• **Extrait du texte**
⁂
Les caractéristiques de la nouvelle.


Le Horla est une nouvelle qui a été retravaillée très finement écrite pour la mise en recueil, une touche de lyrisme propre à Maupassant est présente.

Extraits montrant l'aggravation de l'état du personnage.


Il est question ici, d'un homme grand bourgeois qui se fait dévorer son existence par une angoisse tenace. L’œuvre est ponctuée par les défaillances de perceptions du narrateur qui donnent vie à des éléments de surnaturel. On imagine ce livre comme son journal intime car le narrateur parle à la première personne du singulier. La nouvelle se déroule en mai-juin-juillet et août. L'intrigue dure environ quatre mois. Le héros est lucide et persévérant, il essaye continuellement de se délivrer de l'emprise du Horla mais il n'échappe pas à sa folie.
⁂
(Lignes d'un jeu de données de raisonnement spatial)

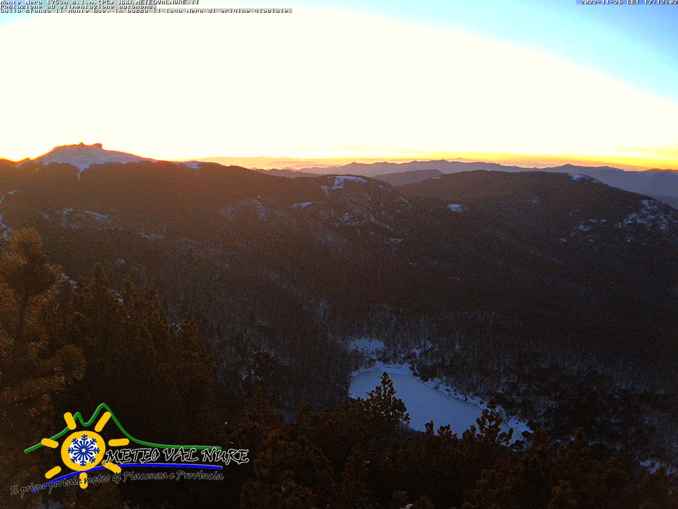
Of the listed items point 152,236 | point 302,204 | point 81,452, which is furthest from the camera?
point 302,204

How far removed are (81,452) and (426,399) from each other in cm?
7992

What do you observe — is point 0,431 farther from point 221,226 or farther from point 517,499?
point 221,226

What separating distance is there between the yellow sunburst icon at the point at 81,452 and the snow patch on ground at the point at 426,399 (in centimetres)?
6906

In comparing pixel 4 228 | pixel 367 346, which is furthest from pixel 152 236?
pixel 367 346

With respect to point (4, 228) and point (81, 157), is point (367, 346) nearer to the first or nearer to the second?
point (4, 228)

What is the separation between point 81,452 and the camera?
46.7 ft

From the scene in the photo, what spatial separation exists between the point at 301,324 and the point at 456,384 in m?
37.5

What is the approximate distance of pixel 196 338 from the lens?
69.4 feet

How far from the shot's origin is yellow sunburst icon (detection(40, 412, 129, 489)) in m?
13.6

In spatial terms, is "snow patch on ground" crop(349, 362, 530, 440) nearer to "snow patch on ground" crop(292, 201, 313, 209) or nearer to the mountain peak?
"snow patch on ground" crop(292, 201, 313, 209)

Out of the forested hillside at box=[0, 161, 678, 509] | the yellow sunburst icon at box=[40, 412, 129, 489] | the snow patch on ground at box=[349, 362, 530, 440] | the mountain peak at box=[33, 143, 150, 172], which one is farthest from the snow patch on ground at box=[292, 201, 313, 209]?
the yellow sunburst icon at box=[40, 412, 129, 489]

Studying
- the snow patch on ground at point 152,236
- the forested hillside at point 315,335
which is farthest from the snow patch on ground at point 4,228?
the snow patch on ground at point 152,236

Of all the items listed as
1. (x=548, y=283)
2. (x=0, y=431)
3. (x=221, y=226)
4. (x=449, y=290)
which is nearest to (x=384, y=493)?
(x=0, y=431)

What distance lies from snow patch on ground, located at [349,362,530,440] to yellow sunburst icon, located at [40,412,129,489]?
69.1 meters
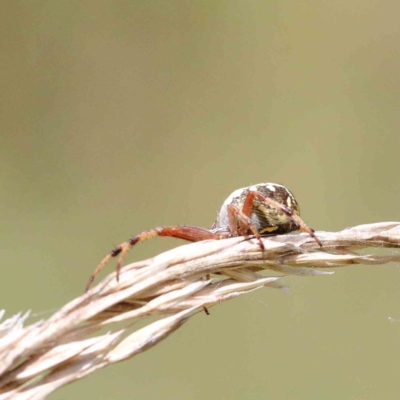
⁂
• **Consignes**
1/ Selon le texte sur Le Horla, combien de temps dure l'intrigue ?
2/ Recopiez le passage du texte sur Le Horla qui va de « Le Horla est » à « à sa folie. ».
3/ Quels mois le texte sur Le Horla donne-t-il comme période où se déroule la nouvelle ? Citez-les tous.

• **Réponses**
1/ Environ quatre mois.

2/
Le Horla est une nouvelle qui a été retravaillée très finement écrite pour la mise en recueil, une touche de lyrisme propre à Maupassant est présente.

Extraits montrant l'aggravation de l'état du personnage.


Il est question ici, d'un homme grand bourgeois qui se fait dévorer son existence par une angoisse tenace. L’œuvre est ponctuée par les défaillances de perceptions du narrateur qui donnent vie à des éléments de surnaturel. On imagine ce livre comme son journal intime car le narrateur parle à la première personne du singulier. La nouvelle se déroule en mai-juin-juillet et août. L'intrigue dure environ quatre mois. Le héros est lucide et persévérant, il essaye continuellement de se délivrer de l'emprise du Horla mais il n'échappe pas à sa folie.

3/ Mai, juin, juillet et août.